§ **Short task a**
Can you output the part of the dataset items that opens with the line containing "Within this photographed" and runs through the end of the dataset items as a Markdown table with the columns Row and Line, leaving out blank lines?

§ **Selection**
The Dog / The Cat
Reviewed – 6th September 2018
“two delightful romantic comedies with memorable characters we’d gladly see more of”
Where would we be without our pets?
This is the question posed by ‘The Dog/The Cat’, a charming and laugh-out-loud funny double-bill by multi-talented Australian playwrights Brendan Cowell and Lally Katz. Existing in the same surreal yet recognisable urban world, these short romantic-comedy pieces are refreshingly different in tone and style, working in harmony to produce a wonderfully bizarre evening of escapism and hilarity.

Dataset items:
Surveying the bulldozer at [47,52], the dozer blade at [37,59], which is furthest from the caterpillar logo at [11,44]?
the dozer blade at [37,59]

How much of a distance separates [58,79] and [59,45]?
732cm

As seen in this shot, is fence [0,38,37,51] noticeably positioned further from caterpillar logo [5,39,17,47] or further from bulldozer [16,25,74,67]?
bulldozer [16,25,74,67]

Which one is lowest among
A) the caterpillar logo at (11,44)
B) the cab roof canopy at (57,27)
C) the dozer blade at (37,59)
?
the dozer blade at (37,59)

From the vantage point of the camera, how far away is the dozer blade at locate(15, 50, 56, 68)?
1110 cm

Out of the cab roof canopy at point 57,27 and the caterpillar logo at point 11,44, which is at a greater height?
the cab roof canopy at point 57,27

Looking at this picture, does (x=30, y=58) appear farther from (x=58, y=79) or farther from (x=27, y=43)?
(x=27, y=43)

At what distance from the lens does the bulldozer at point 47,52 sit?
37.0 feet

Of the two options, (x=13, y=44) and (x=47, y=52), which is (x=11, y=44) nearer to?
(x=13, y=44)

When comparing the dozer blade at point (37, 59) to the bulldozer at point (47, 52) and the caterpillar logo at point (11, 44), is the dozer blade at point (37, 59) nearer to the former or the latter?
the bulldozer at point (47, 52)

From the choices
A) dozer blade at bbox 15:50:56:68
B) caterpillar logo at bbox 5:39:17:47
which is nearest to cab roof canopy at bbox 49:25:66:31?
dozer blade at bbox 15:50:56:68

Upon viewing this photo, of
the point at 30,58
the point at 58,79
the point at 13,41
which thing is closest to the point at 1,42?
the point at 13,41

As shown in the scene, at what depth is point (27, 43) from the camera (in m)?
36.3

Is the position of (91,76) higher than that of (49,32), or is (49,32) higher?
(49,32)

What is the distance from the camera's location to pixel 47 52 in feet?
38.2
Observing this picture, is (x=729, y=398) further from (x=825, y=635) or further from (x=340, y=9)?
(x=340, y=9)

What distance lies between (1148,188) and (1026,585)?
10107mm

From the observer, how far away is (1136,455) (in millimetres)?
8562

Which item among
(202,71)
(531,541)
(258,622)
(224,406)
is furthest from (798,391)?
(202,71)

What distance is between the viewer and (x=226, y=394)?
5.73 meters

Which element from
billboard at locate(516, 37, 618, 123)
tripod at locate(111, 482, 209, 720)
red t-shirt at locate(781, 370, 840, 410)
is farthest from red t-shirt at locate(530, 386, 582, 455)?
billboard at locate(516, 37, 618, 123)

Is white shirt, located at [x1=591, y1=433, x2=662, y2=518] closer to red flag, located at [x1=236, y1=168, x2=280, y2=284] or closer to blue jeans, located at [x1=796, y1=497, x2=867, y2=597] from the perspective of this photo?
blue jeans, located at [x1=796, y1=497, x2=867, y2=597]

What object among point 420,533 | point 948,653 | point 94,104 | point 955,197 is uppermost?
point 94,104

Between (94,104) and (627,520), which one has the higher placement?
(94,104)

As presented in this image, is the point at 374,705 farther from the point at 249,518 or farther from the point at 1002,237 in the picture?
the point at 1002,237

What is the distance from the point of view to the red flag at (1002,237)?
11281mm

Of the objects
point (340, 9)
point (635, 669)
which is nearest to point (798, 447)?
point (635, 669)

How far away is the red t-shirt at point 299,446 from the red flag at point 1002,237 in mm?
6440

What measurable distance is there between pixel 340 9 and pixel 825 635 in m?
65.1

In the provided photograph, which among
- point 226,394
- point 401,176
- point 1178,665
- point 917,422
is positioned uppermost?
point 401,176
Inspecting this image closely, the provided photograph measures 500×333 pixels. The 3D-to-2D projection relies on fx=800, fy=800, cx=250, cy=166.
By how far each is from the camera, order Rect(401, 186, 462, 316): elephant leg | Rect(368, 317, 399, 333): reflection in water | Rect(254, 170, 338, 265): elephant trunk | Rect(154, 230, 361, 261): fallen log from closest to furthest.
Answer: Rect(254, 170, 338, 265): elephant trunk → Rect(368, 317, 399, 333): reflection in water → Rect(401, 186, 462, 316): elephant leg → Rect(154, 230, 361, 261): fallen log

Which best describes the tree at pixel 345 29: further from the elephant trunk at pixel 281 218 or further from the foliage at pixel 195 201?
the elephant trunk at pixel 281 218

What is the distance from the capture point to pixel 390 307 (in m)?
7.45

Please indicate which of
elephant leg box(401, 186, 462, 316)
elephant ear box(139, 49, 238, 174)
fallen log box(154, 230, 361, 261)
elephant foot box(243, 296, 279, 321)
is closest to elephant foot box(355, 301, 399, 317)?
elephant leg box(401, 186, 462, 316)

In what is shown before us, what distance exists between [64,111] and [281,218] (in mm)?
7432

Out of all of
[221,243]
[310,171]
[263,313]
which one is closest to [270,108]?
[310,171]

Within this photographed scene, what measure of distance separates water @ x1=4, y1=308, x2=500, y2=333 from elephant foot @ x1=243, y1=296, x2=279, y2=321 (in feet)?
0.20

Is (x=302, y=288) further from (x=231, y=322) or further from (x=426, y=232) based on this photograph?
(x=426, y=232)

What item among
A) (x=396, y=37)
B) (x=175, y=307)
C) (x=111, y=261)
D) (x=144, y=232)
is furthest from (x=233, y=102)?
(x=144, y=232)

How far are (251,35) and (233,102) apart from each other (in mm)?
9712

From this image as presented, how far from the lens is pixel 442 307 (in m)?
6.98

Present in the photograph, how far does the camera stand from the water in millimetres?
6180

§ **Short task b**
In the review, can you rewrite the paragraph beginning "This is the question posed by" more briefly while keeping its main facts?

§ **Task response a**
| Row | Line |
|---|---|
| 1 | Within this photographed scene, what measure of distance separates water @ x1=4, y1=308, x2=500, y2=333 from elephant foot @ x1=243, y1=296, x2=279, y2=321 (in feet)? |
| 2 | 0.20 |
| 3 | Is (x=302, y=288) further from (x=231, y=322) or further from (x=426, y=232) based on this photograph? |
| 4 | (x=426, y=232) |
| 5 | What item among |
| 6 | A) (x=396, y=37) |
| 7 | B) (x=175, y=307) |
| 8 | C) (x=111, y=261) |
| 9 | D) (x=144, y=232) |
| 10 | is furthest from (x=233, y=102)? |
| 11 | (x=144, y=232) |
| 12 | How far are (251,35) and (233,102) apart from each other (in mm)? |
| 13 | 9712 |
| 14 | From this image as presented, how far from the lens is pixel 442 307 (in m)? |
| 15 | 6.98 |
| 16 | Present in the photograph, how far does the camera stand from the water in millimetres? |
| 17 | 6180 |

§ **Task response b**
‘The Dog/The Cat’ asks where we would be without our pets. It is a charming, very funny double-bill by Australian playwrights Brendan Cowell and Lally Katz. Its two short romantic comedies share a surreal yet recognizable urban world and differ in tone and style. Together they make a bizarre evening of escapism and hilarity.